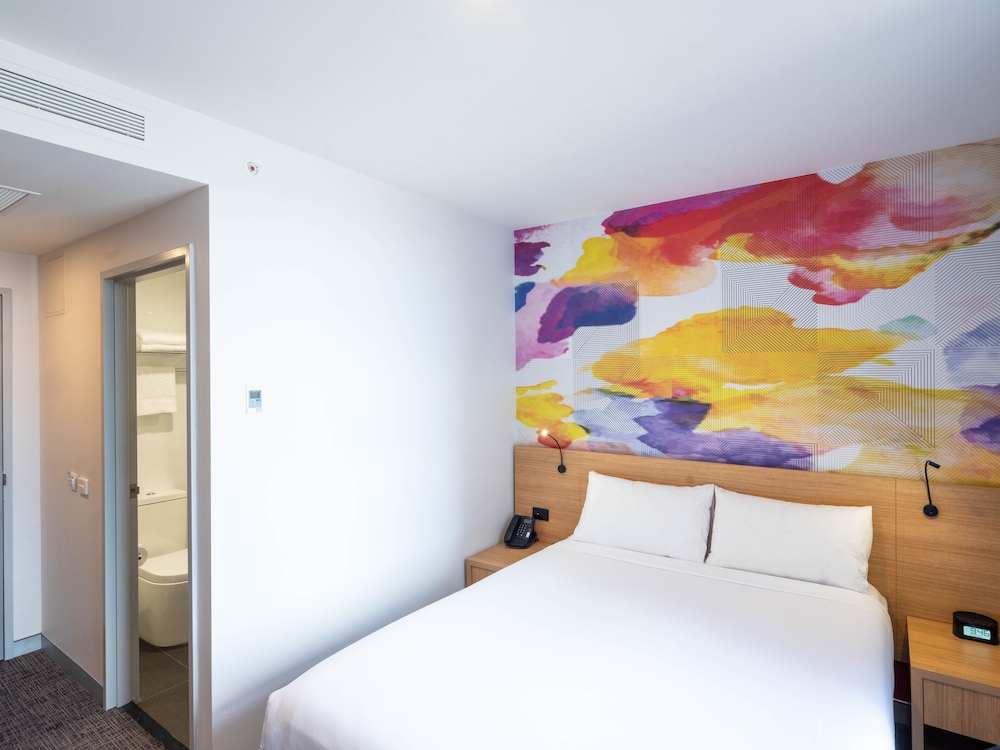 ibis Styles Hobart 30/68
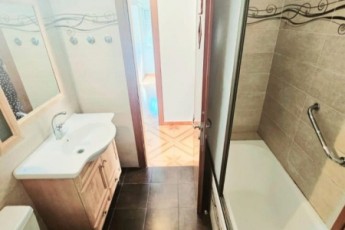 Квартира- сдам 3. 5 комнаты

---

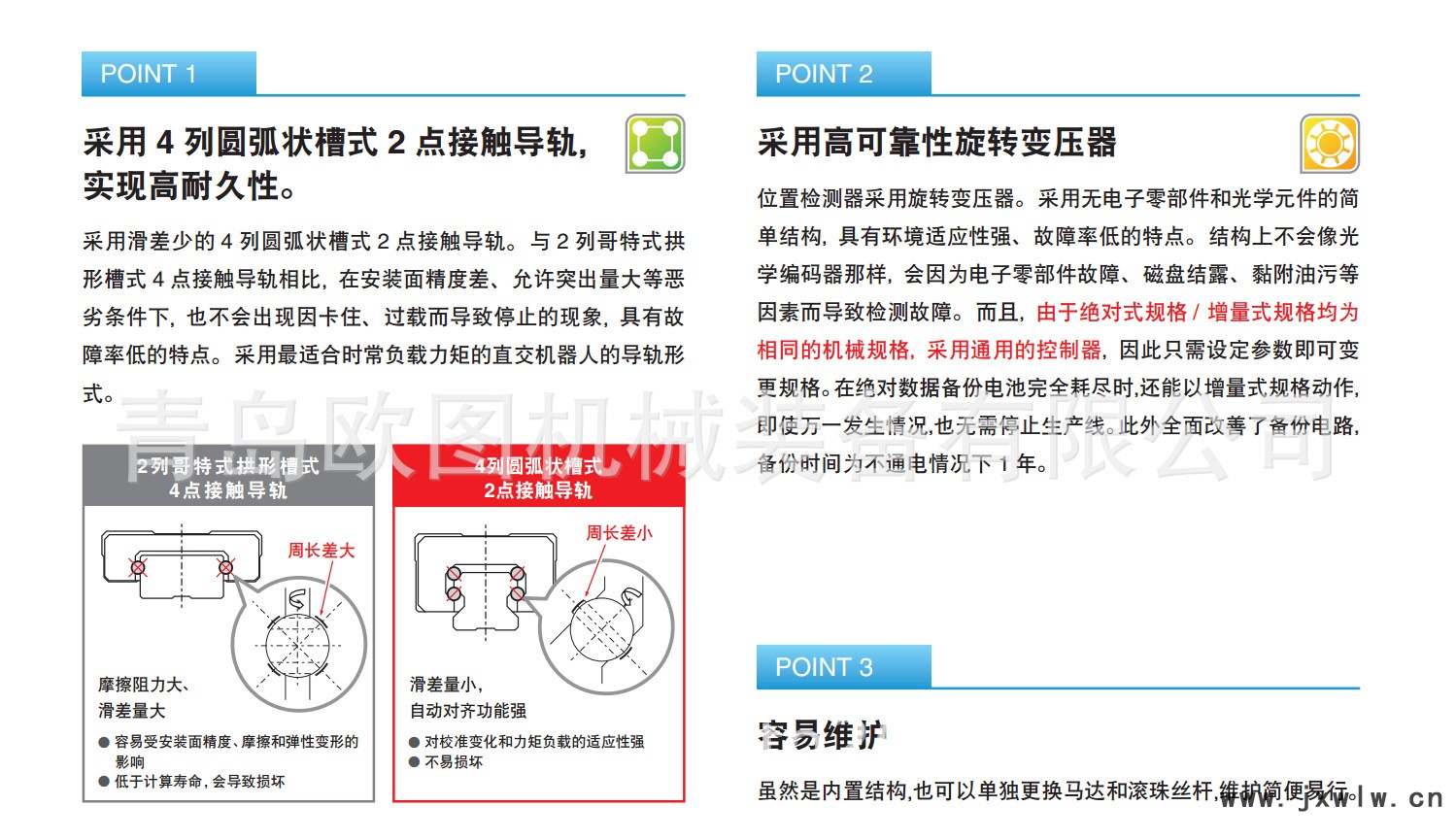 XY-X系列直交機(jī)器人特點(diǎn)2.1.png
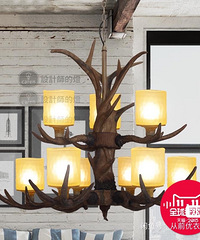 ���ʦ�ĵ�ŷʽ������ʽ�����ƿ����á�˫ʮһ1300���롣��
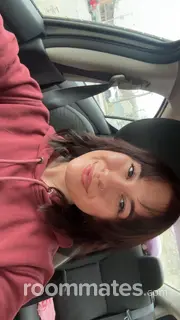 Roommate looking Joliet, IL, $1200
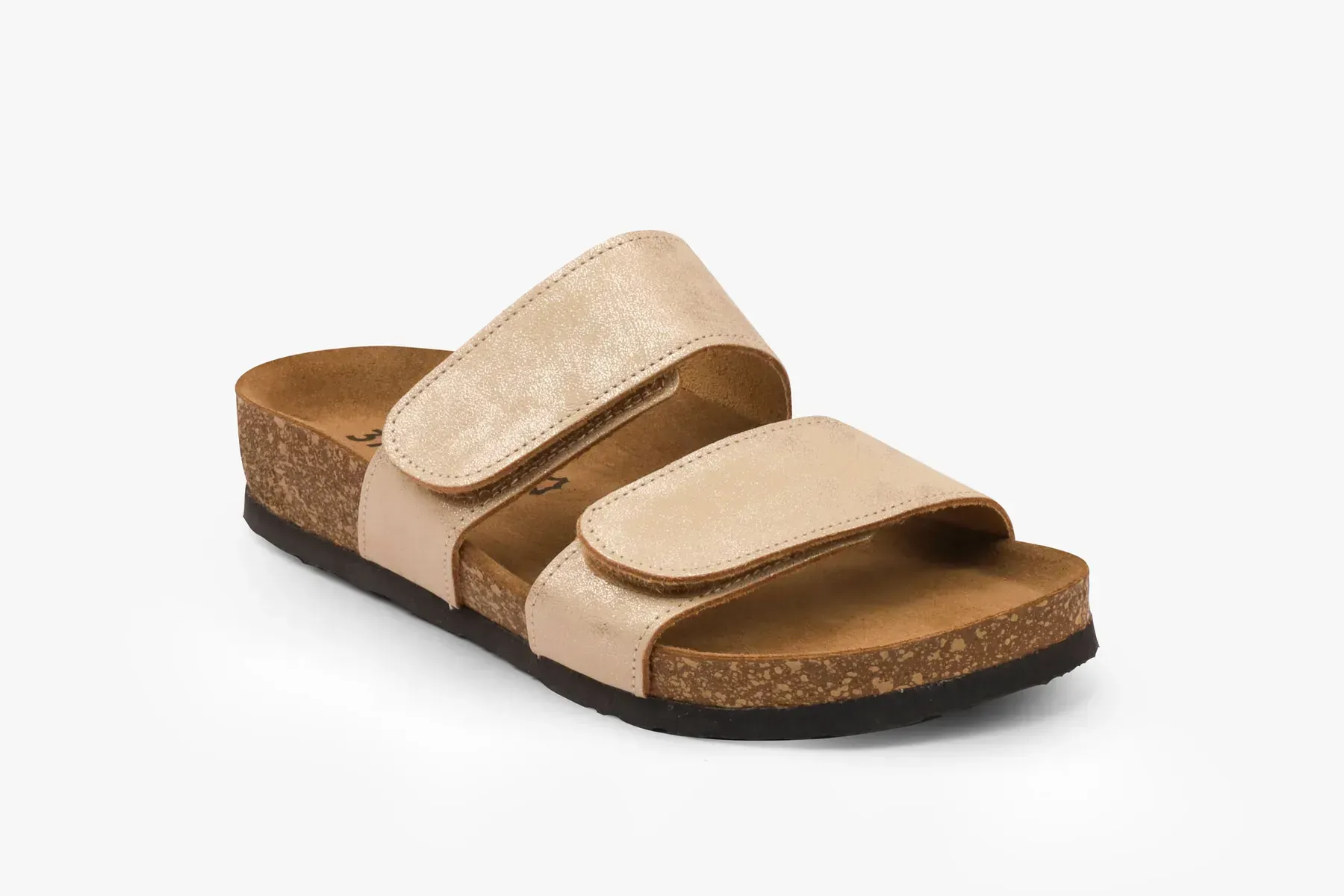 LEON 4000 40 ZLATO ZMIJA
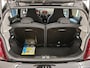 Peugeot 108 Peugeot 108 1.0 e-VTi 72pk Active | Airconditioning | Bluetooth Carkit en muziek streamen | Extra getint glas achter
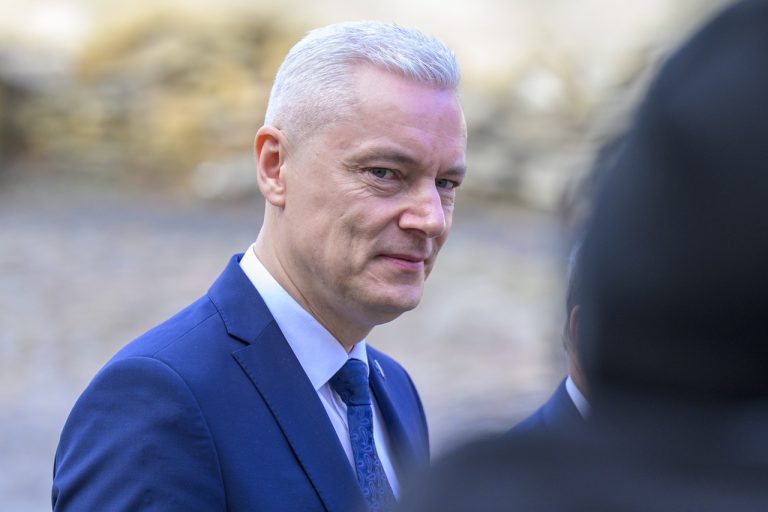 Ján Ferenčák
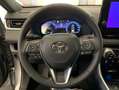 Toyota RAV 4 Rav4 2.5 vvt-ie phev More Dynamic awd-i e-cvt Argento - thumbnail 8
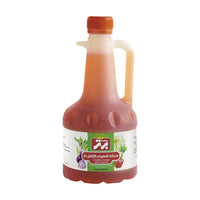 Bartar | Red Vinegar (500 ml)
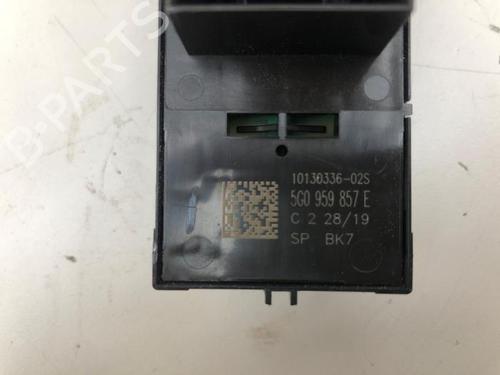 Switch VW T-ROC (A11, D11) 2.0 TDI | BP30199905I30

- What is being asked
Take everything from the entry containing "XY-X系列直交機(jī)器人特點(diǎn)2.1.png" down to the entry containing "Ján Ferenčák", swap "Roommate" for "Housemate", and give those lines again with nothing else changed. Leave the pictures out.

- Answer space
 XY-X系列直交機(jī)器人特點(diǎn)2.1.png
 ���ʦ�ĵ�ŷʽ������ʽ�����ƿ����á�˫ʮһ1300���롣��
 Housemate looking Joliet, IL, $1200
 LEON 4000 40 ZLATO ZMIJA
 Peugeot 108 Peugeot 108 1.0 e-VTi 72pk Active | Airconditioning | Bluetooth Carkit en muziek streamen | Extra getint glas achter
 Ján Ferenčák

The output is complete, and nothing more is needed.